▶ [Instructions]
**a.** In the court opinion below on the union's financial reporting, translate this sentence into Spanish: "This argument is totally beside the point."
**b.** According to the court opinion below on the union's financial reporting, how long will the injunction remain in effect?
**c.** Pick up the court opinion below on the union's financial record keeping and reporting from its final sentence and carry it forward.

▶ [Reading passage]
** START **
The Union and its officers responsible under Sections 201(b), 206 and 207(b) of the Act, 29 U.S.C. §§ 431(b), 436 and 437(b), have failed to comply fully and promptly with the financial record keeping and reporting requirements imposed by these sections in regard to the filing of reports for the years 1963 through 1968,7 and therefore the Union and its officers have been and continue to be in violation of these sections of the Act. While there is no evidence in the record of a deliberate attempt by any officer, member or representative of the Union to evade the requirements of the Act in regard to financial record keeping and reporting, the record is clear that the *1361officers of the Union have exhibited carelessness and indifference in failing to secure effective assistance of qualified accountants in order to discharge the statutory responsibility of the Union and its officers for accurate financial record keeping and reporting.

The defendants have emphasized that because of their education and training, the Union officers could not be expected to prepare detailed financial reports for the Union. This argument is totally beside the point. The issue in the present case is not the competence of the Union officers to keep financial records and fill out financial reports, but the responsibility of the Union and its officers to secure regular and competent assistance in order to comply with the statutory requirements concerning accurate record keeping and reporting. Although the defendants further assert that certain accountants employed by the Union failed to complete the required forms and misplaced the Union’s financial records, the record seems to indicate that these accountants finally refused to perform their duties because the Union had refused to pay for their services. In these circumstances, any failure of the accountants is a very insubstantial basis for excusing the failure of the Union and its officers to insure that records were properly kept and accurate reports promptly filed. In any event, any past default by an accountant cannot alter the essential fact that the Union and its responsible officers have violated (a) the duty imposed under Sections 431(b) and 437(b) of the Act to submit fully accurate reports for the years 1963-68, and (b) the duty imposed by Section 436 of the Act to keep financial records which permit verification of the accuracy of the financial reports submitted pursuant to Sections 431(b) and 437(b).

Having considered both the Union’s past failures to keep accurate records and to submit satisfactory financial reports, and having considered as well the present efforts of the Union and its representatives to remedy these failures and to establish a basis for future compliance,8 it is this Court’s judgment that an injunction should issue (a) requiring Local Union 1694, the defendant Arthur Wilson and the Union’s officers responsible for the filing of financial reports under 29 U.S.C. §§ 431(b) and 437(b) to file corrected, amended reports for the fiscal years 1966, 1967 and 1968, and (b) enjoining the Union and its responsible officers, as defined above, from further violations of the record keeping and reporting requirements of 29 U.S.C. §§ 431(b), 436 and 437(b). This injunction shall continue in effect for a period of five years, and, at the conclusion of this period, upon the application of the defendants, may be terminated upon a showing of satisfactory compliance with the conditions of such order.

The defendants contend that an injunction would be unfair and unduly burdensome in subjecting them to the “automatic” sanction of contempt. This argument is without merit. Under an injunction issued to secure compliance with the financial record keeping and reporting requirements of the Act, the defendants reasonably would not be punished for minor clerical mistakes. Contempt citations are not “automatic” but rest on an evaluation of circumstances as they arise. The purpose of an injunction here is to shift to the Union the responsibility for establishing compliance, rather than requiring continued initiatives by the Secretary of Labor in investigation and litigation. In this regard, it is the defendants who have the complete control of the circumstances *1362which will determine whether any contempt proceedings are in order. Simply by complying with their present duties, as defined by statute, the defendants will be able to avoid any possible contempt citation.
** END **
▶ [Data excerpt]
** START **
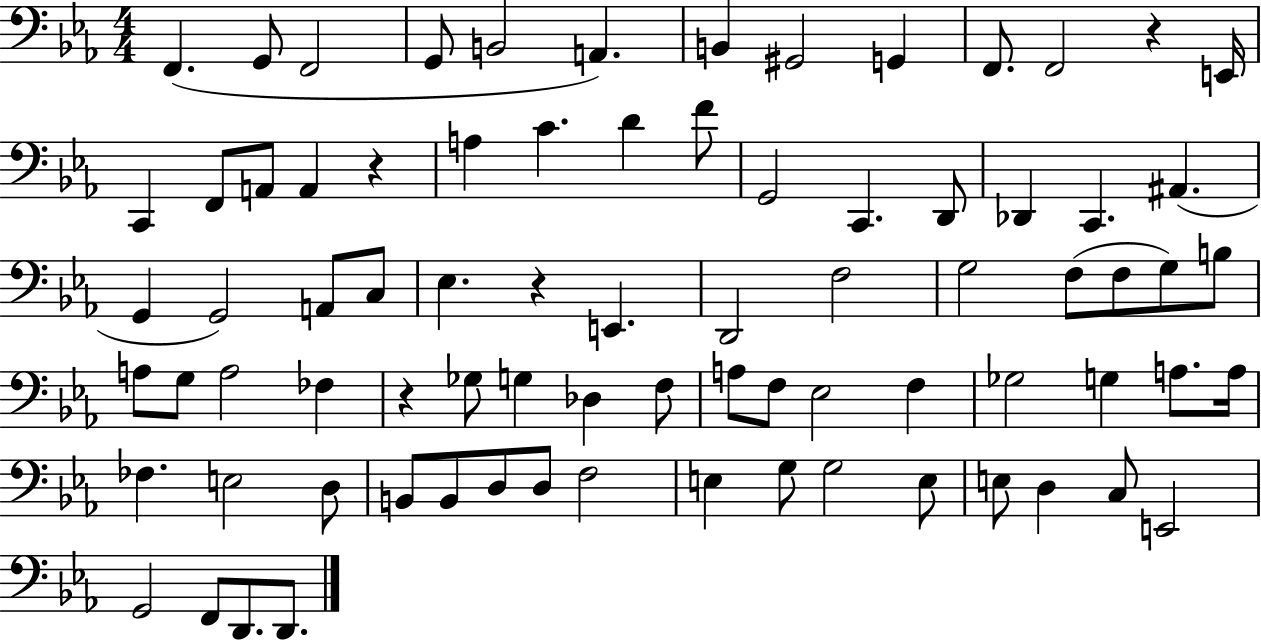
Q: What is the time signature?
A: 4/4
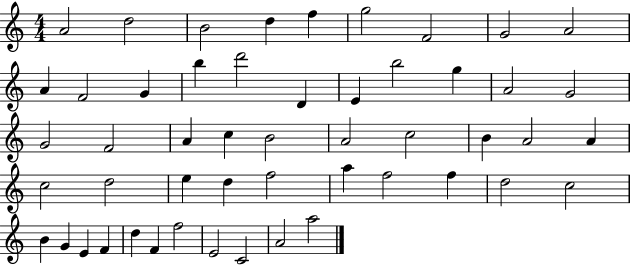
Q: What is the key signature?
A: C major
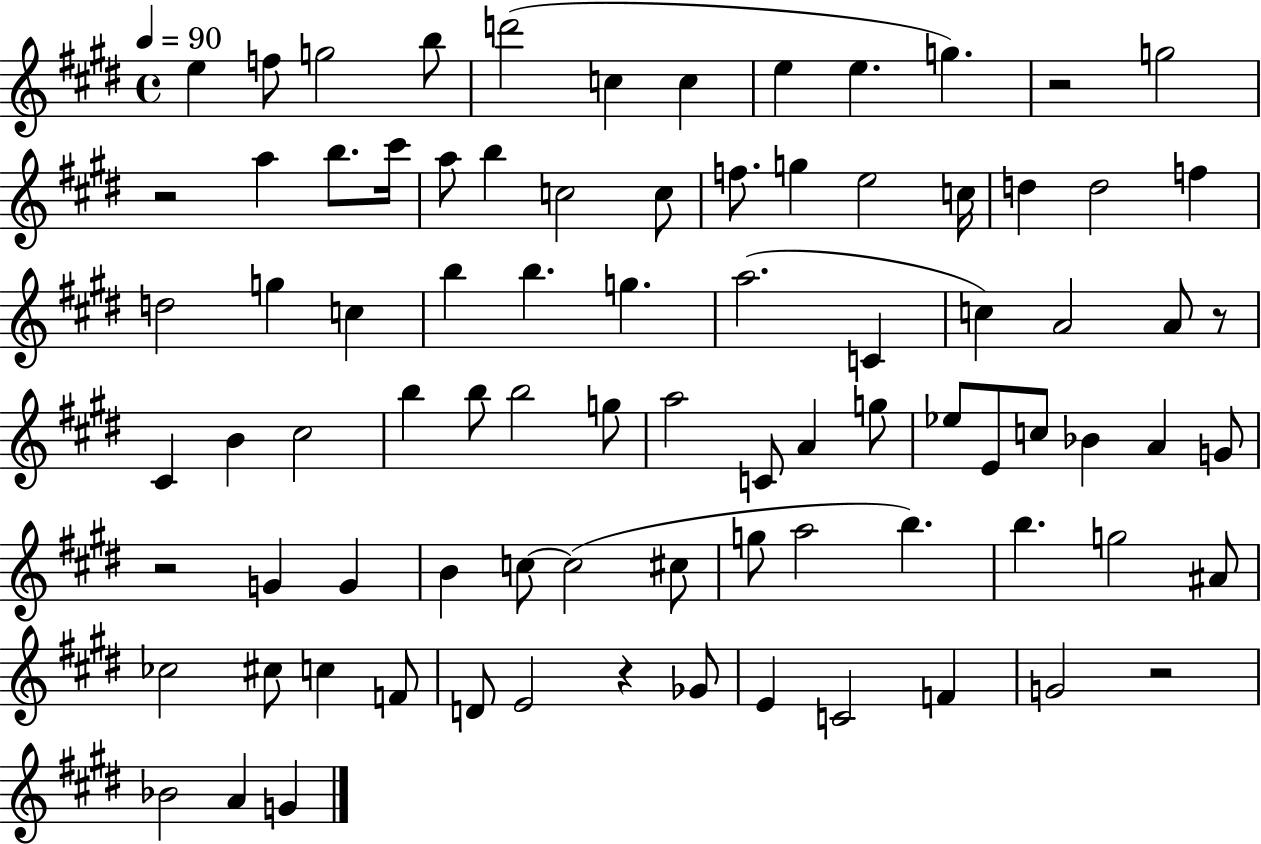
** END **
▶ [Answers for the exercise]
**a.** Este argumento no viene en absoluto al caso.

**b.** Five years.

**c.**
Apart from this specific apprehension concerning the “automatic” imposition of contempt citations, defendants’ opposition to an injunction appears to rest on the long standing and deeply felt distaste for injunctions on the part of unions and their attorneys. The injunction requested by the Government, however, is measurably different from the sweeping, ex parte injunctions which, in an earlier phase of economic organization and judicial philosophy, were issued to curtail the economic and organizational activity of unions. Such injunctions, supported by contempt proceedings, justifiably earned the suspicion and condemnation of labor leaders and their attorneys.9 National labor policy now recognizes the right of industrial workers to organize, to bargain collectively, and to engage in concerted economic activity against an employer to secure the union’s bargaining objectives. The power of courts to affect these areas of union activity by injunction has been severely limited10 and reserved only for carefully defined circumstances.11 In contrast, the injunction requested by the Government here in no way interferes with the power of the Union to engage in concerted economic activity to gain its bargaining objectives. The injunction requested simply commands the Union to fulfill statutory obligations which the Union, after repeated warnings, has failed to fulfill over a considerable period of time. The assurance of union fiscal integrity by statute and by judicial enforcement when necessary properly should be considered a positive influence in preserving the democratic and economic viability of a union in matters of self-government and industrial relations. An injunction will assure all members of the Union of full disclosure of its financial condition and thereby protect each member’s interest in the responsible management of Union funds which are held in trust for all members of the Local.12

Further, in contrast to the ex parte, economic injunctions of the past, the injunction requested here will issue only after the conclusion of lengthy judicial proceedings, including a trial in this Court, in which the defendants have been fully represented by counsel at all times. In light of these circumstances, the Court finds unpersuasive the defendants’ contention that an injunction, directing compliance with a presently defined statutory duty in regard to- accurate financial record keeping and reporting, would be oppressive and unfair.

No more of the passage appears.